Is it that the Master server has multiple nodes setup under the default group and it pushes the updates to them?
I was thinking I had to set the slaves to pull data from the master, so both sides needed to be setup. The Master acting as a master, accepting connections, and the Slaves needing the Master’s IP to pull data.
I had the Master setup with one Node, and the slave setup with the Master’s IP like it was going to try to pull data.
From what I gathered: The Master needs to have a node for each slave, and the slave servers need to have the master setup to allow the connection in?
-
Node’s are individual “things”.
The IP of a node is referring to the server/node itself, not the master.
The Master is it’s own “thing” too.
Yes, replication works from the “top” down. Not the other way around.
-
In simpler terms:
Master’s replicate their own contents to the other “subordinates”.
-
@Tom-Elliott Thank you for the clarification. I did run into an error though.
[12-08-16 11:30:22 pm] * Found Image to transfer to 1 node [12-08-16 11:30:22 pm] | Image Name: W7P-HP6300 [12-08-16 11:30:23 pm] | W7P-HP6300: No need to sync d1.fixed_size_partitions file to SyncMHB [12-08-16 11:30:23 pm] | W7P-HP6300: No need to sync d1.mbr file to SyncMHB [12-08-16 11:30:23 pm] | W7P-HP6300: No need to sync d1.minimum.partitions file to SyncMHB [12-08-16 11:30:23 pm] | W7P-HP6300: No need to sync d1.original.fstypes file to SyncMHB [12-08-16 11:30:24 pm] | W7P-HP6300: No need to sync d1.original.swapuuids file to SyncMHB [12-08-16 11:30:24 pm] | W7P-HP6300: No need to sync d1.partitions file to SyncMHB [12-08-16 11:30:24 pm] | W7P-HP6300: No need to sync d1p1.img file to SyncMHB [12-08-16 11:30:24 pm] | W7P-HP6300: No need to sync d1p2.img file to SyncMHB [12-08-16 11:30:24 pm] * Found Image to transfer to 1 node [12-08-16 11:30:24 pm] | Image Name: W7P-T460s [12-08-16 11:30:26 pm] * Starting Sync Actions [12-08-16 11:30:26 pm] | CMD: lftp -e 'set ftp:list-options -a;set net:max-retries 10;set net:timeout 30; set net:limit-total-rate 0:256000;set net:limit-rate 0:256000; mirror -c -R --ignore-time -vvv --exclude "dev/" --exclude "ssl/" --exclude "CA" --delete-first '/images/W7PT460s' \''/images/W7PT460s'\'; exit' -u fog,[Protected] 10.63.xxx.xxx [12-08-16 11:30:26 pm] * Started sync for Image W7P-T460s mirror: Access failed: 550 Failed to change directory. (/images/W7PT460s)

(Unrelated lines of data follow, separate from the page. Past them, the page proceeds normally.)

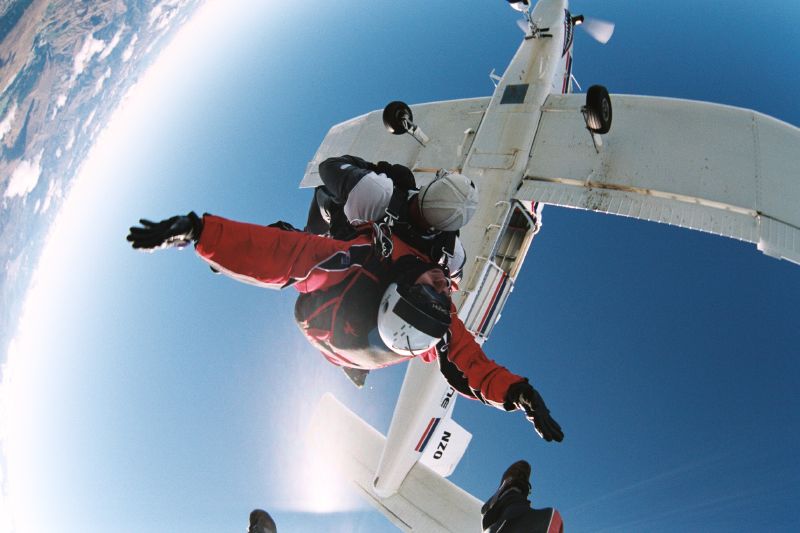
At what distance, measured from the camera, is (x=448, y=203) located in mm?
1993

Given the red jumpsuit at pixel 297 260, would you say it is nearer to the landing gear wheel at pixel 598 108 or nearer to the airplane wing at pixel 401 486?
the airplane wing at pixel 401 486

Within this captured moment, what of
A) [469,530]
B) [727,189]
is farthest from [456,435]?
[727,189]

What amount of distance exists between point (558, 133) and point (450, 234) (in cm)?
403

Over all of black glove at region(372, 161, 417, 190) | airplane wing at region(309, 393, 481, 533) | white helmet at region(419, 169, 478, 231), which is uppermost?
black glove at region(372, 161, 417, 190)

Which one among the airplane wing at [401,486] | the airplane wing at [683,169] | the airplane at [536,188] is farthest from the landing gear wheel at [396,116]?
the airplane wing at [401,486]

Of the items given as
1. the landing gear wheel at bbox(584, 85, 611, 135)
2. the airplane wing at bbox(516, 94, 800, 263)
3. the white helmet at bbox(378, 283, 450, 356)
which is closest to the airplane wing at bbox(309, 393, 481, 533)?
the white helmet at bbox(378, 283, 450, 356)

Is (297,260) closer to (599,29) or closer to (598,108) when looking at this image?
(598,108)

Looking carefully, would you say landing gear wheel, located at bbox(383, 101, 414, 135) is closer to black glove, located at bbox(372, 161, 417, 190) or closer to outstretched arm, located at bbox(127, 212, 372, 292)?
black glove, located at bbox(372, 161, 417, 190)

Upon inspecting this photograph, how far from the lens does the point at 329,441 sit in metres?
4.62

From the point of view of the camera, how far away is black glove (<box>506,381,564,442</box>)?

Are there specific permissions the images folder needs? I have just left this as the default
-
@sbenson said in Replication is not working:
mirror: Access failed: 550 Failed to change directory. (/images/W7PT460s)

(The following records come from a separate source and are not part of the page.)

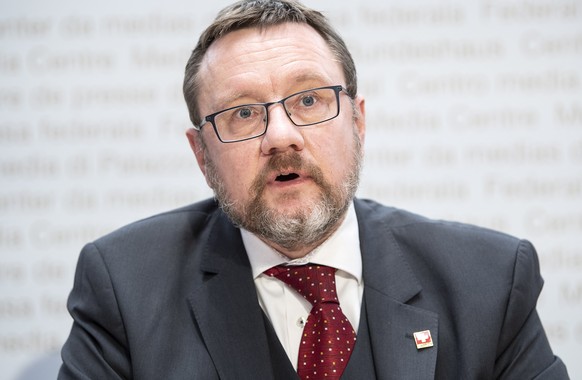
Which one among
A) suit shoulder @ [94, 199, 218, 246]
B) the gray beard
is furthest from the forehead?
suit shoulder @ [94, 199, 218, 246]

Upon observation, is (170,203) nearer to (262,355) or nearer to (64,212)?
(64,212)

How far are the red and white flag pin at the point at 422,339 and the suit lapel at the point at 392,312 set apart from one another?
0.01 meters

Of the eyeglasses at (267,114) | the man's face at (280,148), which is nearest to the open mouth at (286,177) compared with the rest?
the man's face at (280,148)

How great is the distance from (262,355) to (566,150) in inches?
69.1

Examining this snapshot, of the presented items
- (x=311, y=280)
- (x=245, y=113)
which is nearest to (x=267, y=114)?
(x=245, y=113)

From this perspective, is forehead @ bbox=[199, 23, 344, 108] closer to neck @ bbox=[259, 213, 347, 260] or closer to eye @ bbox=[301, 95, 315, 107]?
eye @ bbox=[301, 95, 315, 107]

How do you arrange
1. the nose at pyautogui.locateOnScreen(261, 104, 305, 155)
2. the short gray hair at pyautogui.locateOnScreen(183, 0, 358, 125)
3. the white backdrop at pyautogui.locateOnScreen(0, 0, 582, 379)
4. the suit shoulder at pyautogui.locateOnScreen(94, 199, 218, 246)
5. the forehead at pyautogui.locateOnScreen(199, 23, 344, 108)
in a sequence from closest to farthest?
the nose at pyautogui.locateOnScreen(261, 104, 305, 155), the forehead at pyautogui.locateOnScreen(199, 23, 344, 108), the short gray hair at pyautogui.locateOnScreen(183, 0, 358, 125), the suit shoulder at pyautogui.locateOnScreen(94, 199, 218, 246), the white backdrop at pyautogui.locateOnScreen(0, 0, 582, 379)

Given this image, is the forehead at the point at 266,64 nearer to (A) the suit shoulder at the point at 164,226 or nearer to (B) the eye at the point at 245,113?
(B) the eye at the point at 245,113

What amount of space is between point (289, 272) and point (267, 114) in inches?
20.0

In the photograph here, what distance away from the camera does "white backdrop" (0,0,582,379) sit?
276 cm

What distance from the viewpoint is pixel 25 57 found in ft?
9.04

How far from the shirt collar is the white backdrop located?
76 centimetres

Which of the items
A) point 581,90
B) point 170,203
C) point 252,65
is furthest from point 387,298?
point 581,90

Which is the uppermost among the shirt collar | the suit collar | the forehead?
the forehead
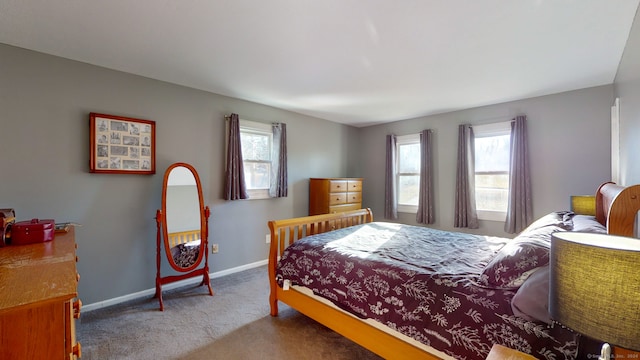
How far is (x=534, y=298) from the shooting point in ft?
4.06

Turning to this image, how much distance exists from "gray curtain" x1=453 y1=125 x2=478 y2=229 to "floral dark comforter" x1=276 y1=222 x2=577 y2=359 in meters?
1.52

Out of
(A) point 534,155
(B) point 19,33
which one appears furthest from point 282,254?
(A) point 534,155

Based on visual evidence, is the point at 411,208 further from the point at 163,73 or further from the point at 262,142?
the point at 163,73

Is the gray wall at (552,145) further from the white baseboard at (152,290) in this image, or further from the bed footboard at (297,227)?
the white baseboard at (152,290)

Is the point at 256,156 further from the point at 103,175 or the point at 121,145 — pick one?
the point at 103,175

Typically that means the fog user has no home folder. What is the output of
ls -la /home
Also, image permissions should be fog:root and 777. This fixes all of them:
chown -R fog:root /images chmod -R 777 /images
-
@Wayne-Workman This worked. Just making the parent /images folder as fog:root vs root:root. Thanks.
Is there a way to only enable replication between certain times?

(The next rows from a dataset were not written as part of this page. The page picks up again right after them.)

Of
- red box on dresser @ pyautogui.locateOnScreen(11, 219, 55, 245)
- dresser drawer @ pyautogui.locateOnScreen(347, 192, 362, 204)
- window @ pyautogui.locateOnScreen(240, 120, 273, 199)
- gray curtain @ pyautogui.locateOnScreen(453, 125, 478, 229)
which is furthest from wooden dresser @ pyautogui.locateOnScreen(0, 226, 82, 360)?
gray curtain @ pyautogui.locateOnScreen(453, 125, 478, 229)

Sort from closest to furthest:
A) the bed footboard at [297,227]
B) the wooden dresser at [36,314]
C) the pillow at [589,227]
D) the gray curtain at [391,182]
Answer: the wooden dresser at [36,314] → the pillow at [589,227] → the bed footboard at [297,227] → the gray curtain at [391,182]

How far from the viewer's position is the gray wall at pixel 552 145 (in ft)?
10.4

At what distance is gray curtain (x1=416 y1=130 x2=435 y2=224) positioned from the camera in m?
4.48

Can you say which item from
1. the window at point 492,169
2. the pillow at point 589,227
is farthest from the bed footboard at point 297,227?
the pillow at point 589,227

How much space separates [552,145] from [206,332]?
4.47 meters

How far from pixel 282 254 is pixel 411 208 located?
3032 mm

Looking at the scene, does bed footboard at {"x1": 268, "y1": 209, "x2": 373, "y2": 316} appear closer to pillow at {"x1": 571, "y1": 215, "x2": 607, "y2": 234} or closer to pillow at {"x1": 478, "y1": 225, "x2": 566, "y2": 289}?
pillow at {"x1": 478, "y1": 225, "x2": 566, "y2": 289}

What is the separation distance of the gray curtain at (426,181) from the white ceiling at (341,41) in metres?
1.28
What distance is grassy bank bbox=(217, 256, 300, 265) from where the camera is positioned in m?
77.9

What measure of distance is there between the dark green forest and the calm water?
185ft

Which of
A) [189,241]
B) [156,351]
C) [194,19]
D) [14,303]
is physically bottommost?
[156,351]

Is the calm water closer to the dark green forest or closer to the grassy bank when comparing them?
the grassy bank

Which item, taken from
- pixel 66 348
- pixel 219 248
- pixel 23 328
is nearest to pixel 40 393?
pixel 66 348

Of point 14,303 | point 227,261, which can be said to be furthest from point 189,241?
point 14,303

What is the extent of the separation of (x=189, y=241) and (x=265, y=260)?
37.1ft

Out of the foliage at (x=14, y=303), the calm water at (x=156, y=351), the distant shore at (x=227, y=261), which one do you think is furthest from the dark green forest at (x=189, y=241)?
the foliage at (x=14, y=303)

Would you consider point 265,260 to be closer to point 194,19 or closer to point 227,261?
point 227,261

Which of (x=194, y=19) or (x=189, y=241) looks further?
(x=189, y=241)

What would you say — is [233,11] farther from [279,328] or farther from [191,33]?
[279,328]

IE. 11pm-6am?The only thing I can think of is running a cron that stops and starts the service at those times. But that seems a little messy.
-
@sbenson Maybe the FOG setting, FOG Linux Service Sleep times can be helpful. You could set it to 24hours. Then you only need to run the cron once to restart at for eg 11PM
-
@Quazz Thanks, this will work, setting it to 87000 so it is just over 24hrs, that way I can unthrottle it and have the service start at 2am. Each image takes about 30 mins so I cannot imagine this being a problem at 7am when people start showing up. Thanks!